In Brasile, gli utenti sono diventati il bersaglio di un nuovo trojan bancario chiamato CHAVECLOAK, diffuso tramite email di phishing contenenti allegati PDF. Questo attacco complesso vede il PDF scaricare un file ZIP che utilizza tecniche di side-loading DLL per eseguire il malware finale. Fortinet FortiGuard Labs, che ha analizzato l’intrusione, evidenzia come l’attacco inizi con l’inganno degli utenti attraverso l’apertura di file PDF mascherati da documenti DocuSign, per poi procedere con il recupero di un file di installazione da un link remoto.

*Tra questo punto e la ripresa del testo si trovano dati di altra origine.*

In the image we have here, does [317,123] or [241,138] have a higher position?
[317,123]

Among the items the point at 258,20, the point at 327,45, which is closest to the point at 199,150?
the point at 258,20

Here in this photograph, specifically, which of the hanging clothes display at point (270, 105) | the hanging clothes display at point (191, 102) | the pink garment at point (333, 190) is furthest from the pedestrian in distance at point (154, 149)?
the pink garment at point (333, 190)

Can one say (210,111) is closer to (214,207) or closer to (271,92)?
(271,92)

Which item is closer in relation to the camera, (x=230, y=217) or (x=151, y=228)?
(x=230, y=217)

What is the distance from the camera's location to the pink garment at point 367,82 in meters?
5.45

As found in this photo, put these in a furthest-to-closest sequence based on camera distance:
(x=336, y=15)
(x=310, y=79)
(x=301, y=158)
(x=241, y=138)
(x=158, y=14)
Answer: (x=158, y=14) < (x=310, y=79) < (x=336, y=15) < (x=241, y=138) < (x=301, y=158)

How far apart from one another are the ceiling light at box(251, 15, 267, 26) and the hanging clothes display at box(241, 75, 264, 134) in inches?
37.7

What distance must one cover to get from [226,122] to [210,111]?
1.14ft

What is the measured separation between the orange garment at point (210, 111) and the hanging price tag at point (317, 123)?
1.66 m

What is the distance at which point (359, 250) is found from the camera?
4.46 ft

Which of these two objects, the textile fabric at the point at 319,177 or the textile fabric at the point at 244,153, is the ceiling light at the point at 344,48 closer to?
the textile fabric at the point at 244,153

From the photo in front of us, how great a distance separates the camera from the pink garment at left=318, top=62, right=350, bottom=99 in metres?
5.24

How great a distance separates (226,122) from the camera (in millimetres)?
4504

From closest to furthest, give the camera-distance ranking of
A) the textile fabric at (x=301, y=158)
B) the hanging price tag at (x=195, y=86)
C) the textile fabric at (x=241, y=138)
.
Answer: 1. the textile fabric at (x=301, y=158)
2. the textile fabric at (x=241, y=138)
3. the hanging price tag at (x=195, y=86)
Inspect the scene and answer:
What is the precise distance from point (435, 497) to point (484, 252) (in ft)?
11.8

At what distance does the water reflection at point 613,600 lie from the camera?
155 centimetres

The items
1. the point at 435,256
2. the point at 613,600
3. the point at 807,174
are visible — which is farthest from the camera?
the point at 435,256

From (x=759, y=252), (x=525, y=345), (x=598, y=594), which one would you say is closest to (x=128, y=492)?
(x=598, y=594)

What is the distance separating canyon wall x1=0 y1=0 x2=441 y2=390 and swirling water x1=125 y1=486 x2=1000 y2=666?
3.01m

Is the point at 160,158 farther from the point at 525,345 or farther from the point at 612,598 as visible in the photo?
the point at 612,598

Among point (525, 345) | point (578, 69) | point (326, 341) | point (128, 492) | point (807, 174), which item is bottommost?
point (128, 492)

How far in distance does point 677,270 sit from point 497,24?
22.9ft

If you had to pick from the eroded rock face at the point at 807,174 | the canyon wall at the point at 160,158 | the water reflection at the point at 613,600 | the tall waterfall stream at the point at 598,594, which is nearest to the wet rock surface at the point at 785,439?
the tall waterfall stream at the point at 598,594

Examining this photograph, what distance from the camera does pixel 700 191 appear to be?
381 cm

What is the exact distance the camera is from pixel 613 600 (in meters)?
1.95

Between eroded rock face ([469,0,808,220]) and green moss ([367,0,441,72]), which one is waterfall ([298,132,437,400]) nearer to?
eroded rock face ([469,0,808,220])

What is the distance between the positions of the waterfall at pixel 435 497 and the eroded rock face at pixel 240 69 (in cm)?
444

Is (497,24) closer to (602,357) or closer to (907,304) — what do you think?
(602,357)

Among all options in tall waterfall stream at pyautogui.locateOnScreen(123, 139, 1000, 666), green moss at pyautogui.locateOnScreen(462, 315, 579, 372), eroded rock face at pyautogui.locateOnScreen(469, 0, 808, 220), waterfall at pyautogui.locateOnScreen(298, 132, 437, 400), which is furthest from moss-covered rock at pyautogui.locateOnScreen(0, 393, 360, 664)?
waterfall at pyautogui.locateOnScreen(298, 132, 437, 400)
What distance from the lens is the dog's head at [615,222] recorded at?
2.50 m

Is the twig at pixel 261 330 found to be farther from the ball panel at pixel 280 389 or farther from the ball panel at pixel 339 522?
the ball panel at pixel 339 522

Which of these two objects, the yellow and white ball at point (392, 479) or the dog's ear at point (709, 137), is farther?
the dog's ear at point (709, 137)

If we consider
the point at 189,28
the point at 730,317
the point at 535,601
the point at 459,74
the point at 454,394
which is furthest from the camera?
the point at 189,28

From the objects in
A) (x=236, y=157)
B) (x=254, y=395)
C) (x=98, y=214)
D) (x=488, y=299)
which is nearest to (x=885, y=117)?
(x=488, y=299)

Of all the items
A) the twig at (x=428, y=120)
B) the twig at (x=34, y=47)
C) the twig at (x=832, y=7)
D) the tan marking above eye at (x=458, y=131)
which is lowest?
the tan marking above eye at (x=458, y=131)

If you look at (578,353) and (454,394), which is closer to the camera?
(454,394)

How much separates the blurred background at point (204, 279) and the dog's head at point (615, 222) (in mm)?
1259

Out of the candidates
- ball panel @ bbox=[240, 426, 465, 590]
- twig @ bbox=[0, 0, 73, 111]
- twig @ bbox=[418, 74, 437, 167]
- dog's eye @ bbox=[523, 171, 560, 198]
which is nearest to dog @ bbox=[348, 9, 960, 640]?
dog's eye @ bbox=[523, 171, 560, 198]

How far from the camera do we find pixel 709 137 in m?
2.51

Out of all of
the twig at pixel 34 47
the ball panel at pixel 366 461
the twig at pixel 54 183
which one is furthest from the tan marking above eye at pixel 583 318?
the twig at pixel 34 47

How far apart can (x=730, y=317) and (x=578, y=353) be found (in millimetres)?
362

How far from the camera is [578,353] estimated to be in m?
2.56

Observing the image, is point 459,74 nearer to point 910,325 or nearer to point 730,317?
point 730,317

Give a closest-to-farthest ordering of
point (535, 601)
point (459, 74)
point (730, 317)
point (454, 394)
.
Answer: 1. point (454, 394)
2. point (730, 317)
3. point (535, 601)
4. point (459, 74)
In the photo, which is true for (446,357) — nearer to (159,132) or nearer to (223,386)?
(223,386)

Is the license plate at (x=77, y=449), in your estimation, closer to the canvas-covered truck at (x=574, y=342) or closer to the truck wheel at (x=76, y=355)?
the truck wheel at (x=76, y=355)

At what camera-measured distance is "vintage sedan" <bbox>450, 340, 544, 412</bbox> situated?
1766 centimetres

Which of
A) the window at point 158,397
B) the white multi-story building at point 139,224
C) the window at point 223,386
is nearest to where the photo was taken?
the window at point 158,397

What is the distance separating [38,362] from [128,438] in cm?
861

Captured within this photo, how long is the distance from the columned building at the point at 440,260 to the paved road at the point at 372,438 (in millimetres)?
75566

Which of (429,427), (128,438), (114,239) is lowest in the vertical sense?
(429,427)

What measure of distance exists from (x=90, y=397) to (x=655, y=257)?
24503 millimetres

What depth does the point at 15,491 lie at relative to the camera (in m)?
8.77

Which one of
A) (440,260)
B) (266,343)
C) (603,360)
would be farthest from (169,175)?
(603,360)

Modalità Operative di CHAVECLOAK
Il malware CHAVECLOAK mira a raccogliere metadati di sistema e a monitorare la finestra in primo piano per confrontarla con un elenco predefinito di stringhe legate a istituti bancari. In caso di corrispondenza, viene stabilita una connessione con un server di comando e controllo (C2) per raccogliere varie informazioni e trasmetterle a endpoint specifici sul server a seconda dell’istituto finanziario coinvolto.
Capacità di Furto di Credenziali
CHAVECLOAK è progettato per compiere varie azioni volte al furto delle credenziali della vittima, come bloccare lo schermo della vittima, registrare i tasti digitati e visualizzare finestre pop-up ingannevoli. Questo malware monitora attivamente l’accesso della vittima a specifici portali finanziari, incluse diverse banche e Mercado Bitcoin, coprendo sia il settore bancario tradizionale che le piattaforme di criptovaluta.
Distribuzione e Varianti
Fortinet ha inoltre scoperto una variante Delphi di CHAVECLOAK, evidenziando la prevalenza del malware basato su Delphi mirato all’America Latina. L’emergere del trojan bancario CHAVECLOAK sottolinea l’evoluzione continua delle minacce informatiche mirate al settore finanziario, con un focus particolare sugli utenti in Brasile.
La complessità crescente delle frodi bancarie online richiede un’attenzione costante e l’adozione di misure di sicurezza robuste da parte degli utenti e delle istituzioni finanziarie per proteggersi da queste minacce sofisticate.